**RECORDS SHOWN:**
---*---

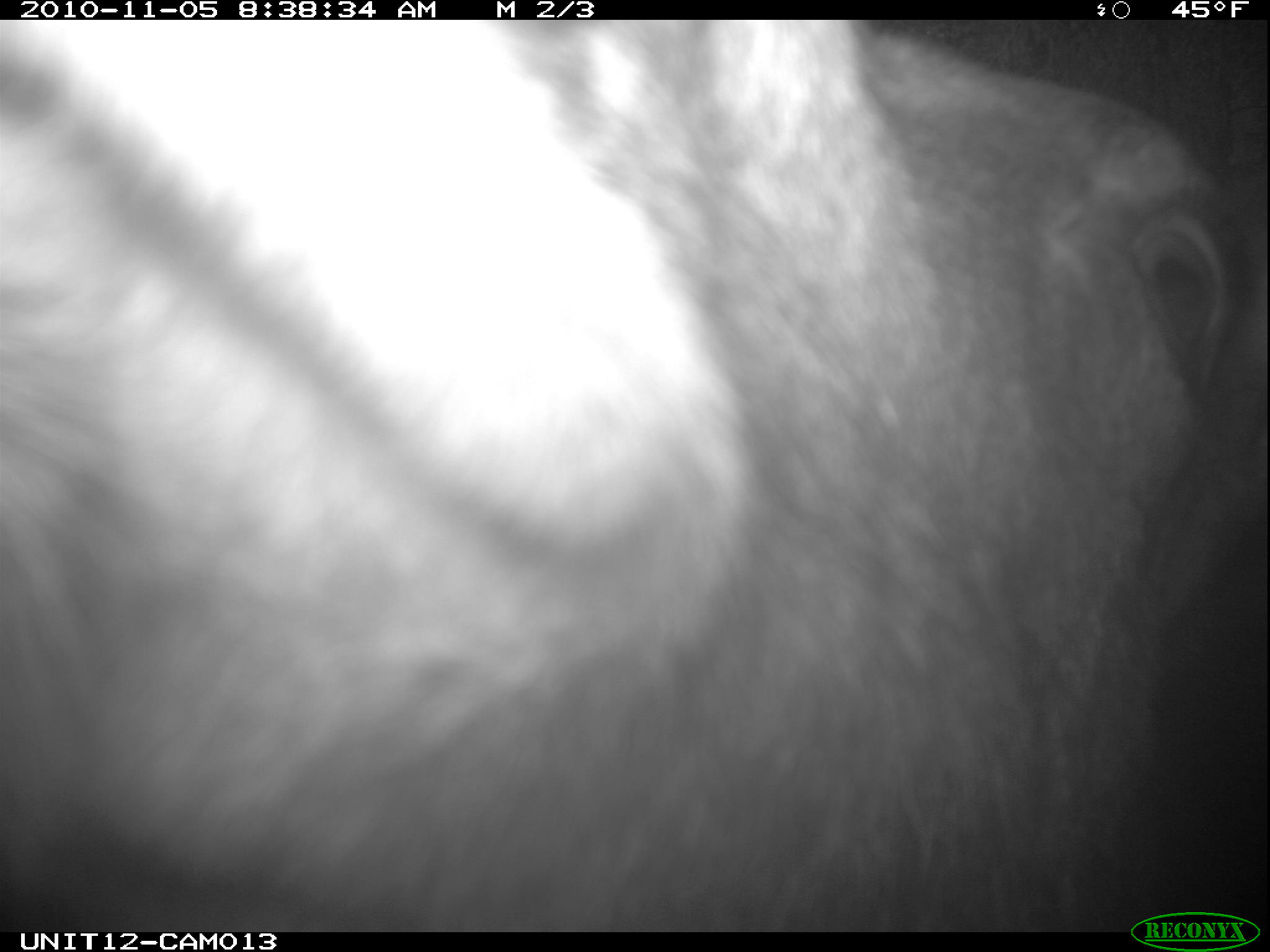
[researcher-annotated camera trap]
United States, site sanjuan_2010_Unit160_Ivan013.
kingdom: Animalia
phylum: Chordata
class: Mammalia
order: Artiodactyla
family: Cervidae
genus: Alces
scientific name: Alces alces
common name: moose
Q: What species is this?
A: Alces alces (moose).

---*---

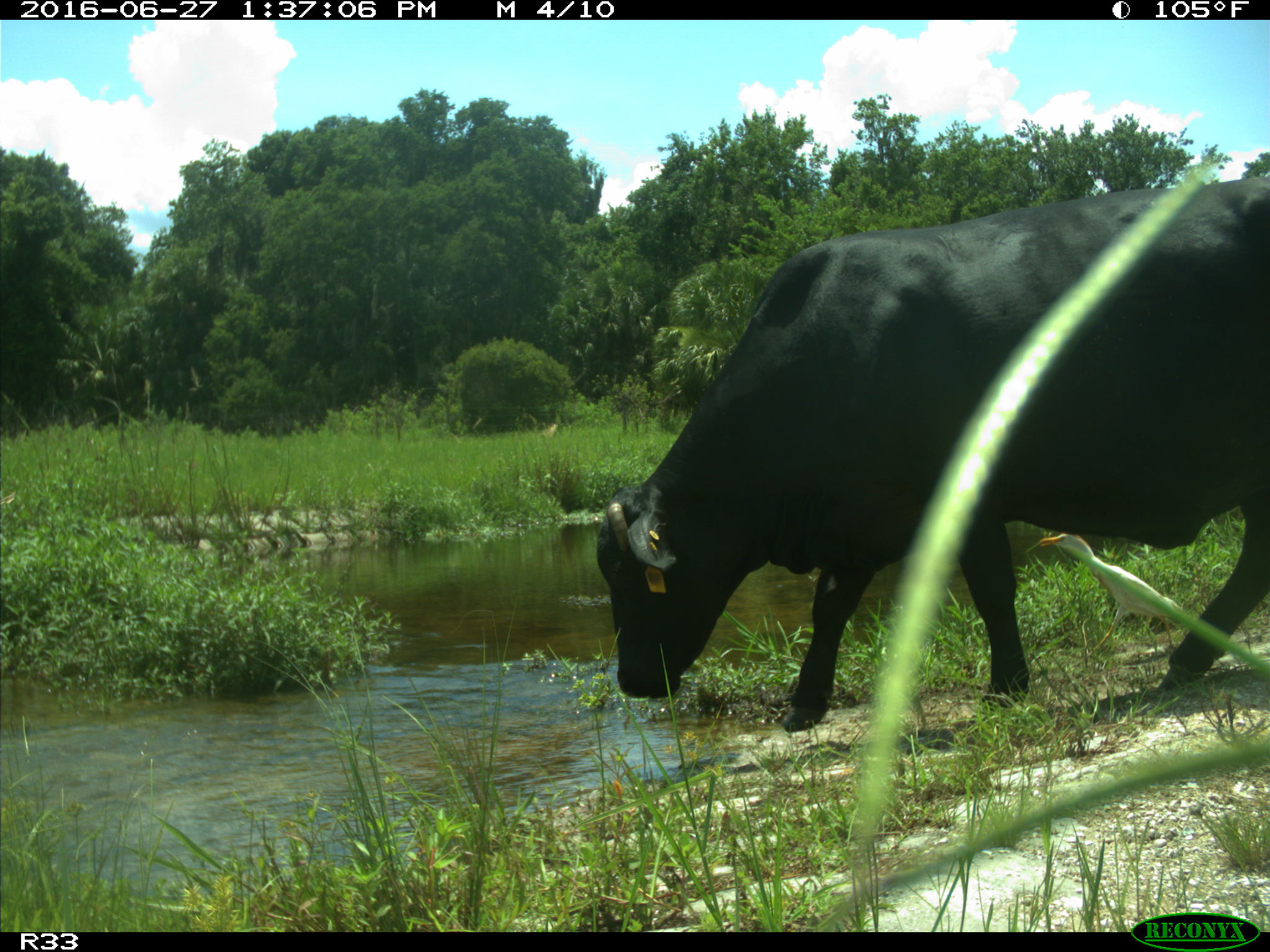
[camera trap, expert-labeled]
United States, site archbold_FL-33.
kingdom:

---*---

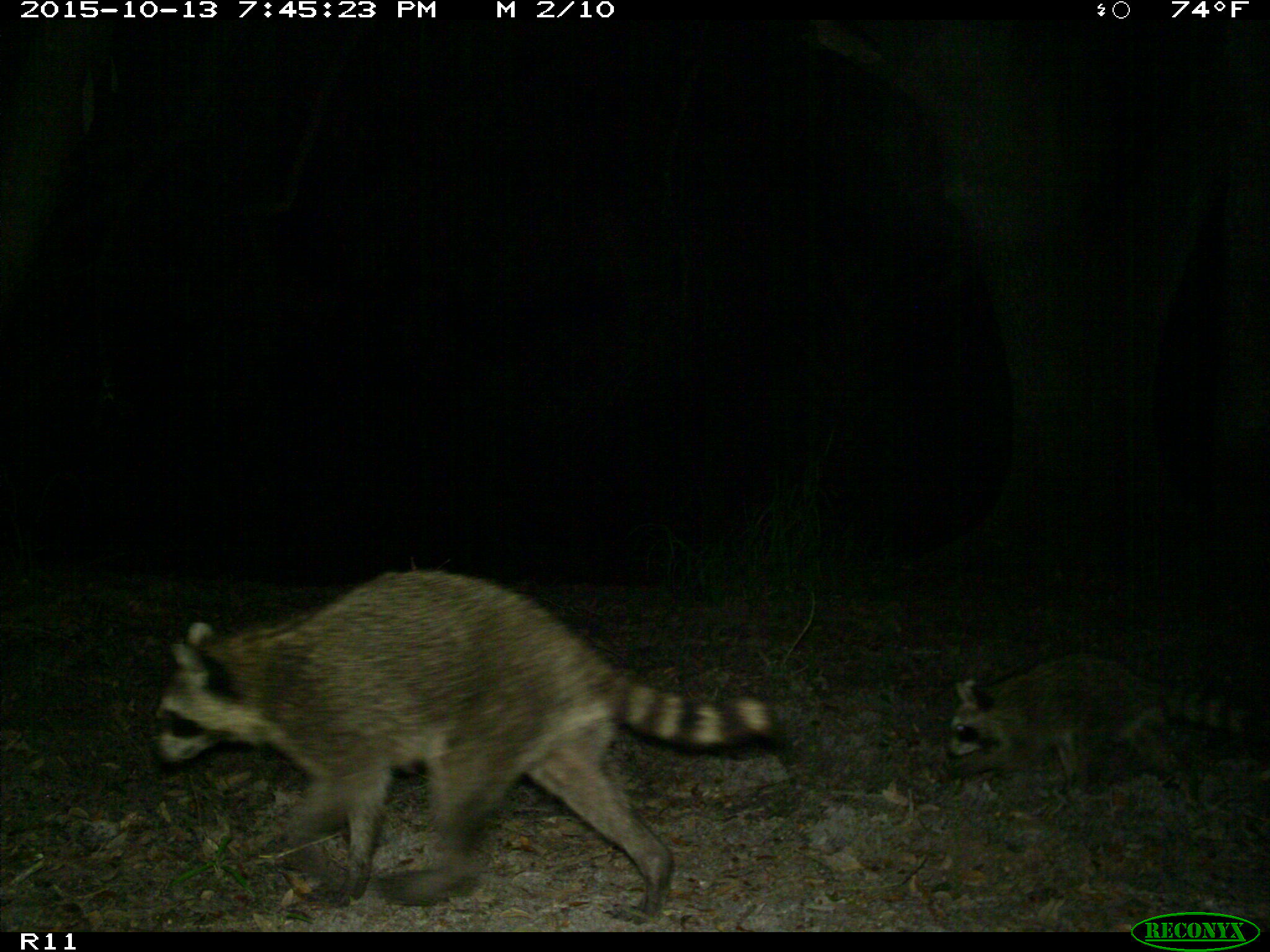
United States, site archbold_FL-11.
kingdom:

---*---

**WORK TO COMPLETE:**
Extract from the listing above the lines between the line containing "[researcher-annotated camera trap]" and the line containing "A: Alces alces (moose).", keeping both of those lines. Output nothing else.

**SOLUTION:**
[researcher-annotated camera trap]
United States, site sanjuan_2010_Unit160_Ivan013.
kingdom: Animalia
phylum: Chordata
class: Mammalia
order: Artiodactyla
family: Cervidae
genus: Alces
scientific name: Alces alces
common name: moose
Q: What species is this?
A: Alces alces (moose).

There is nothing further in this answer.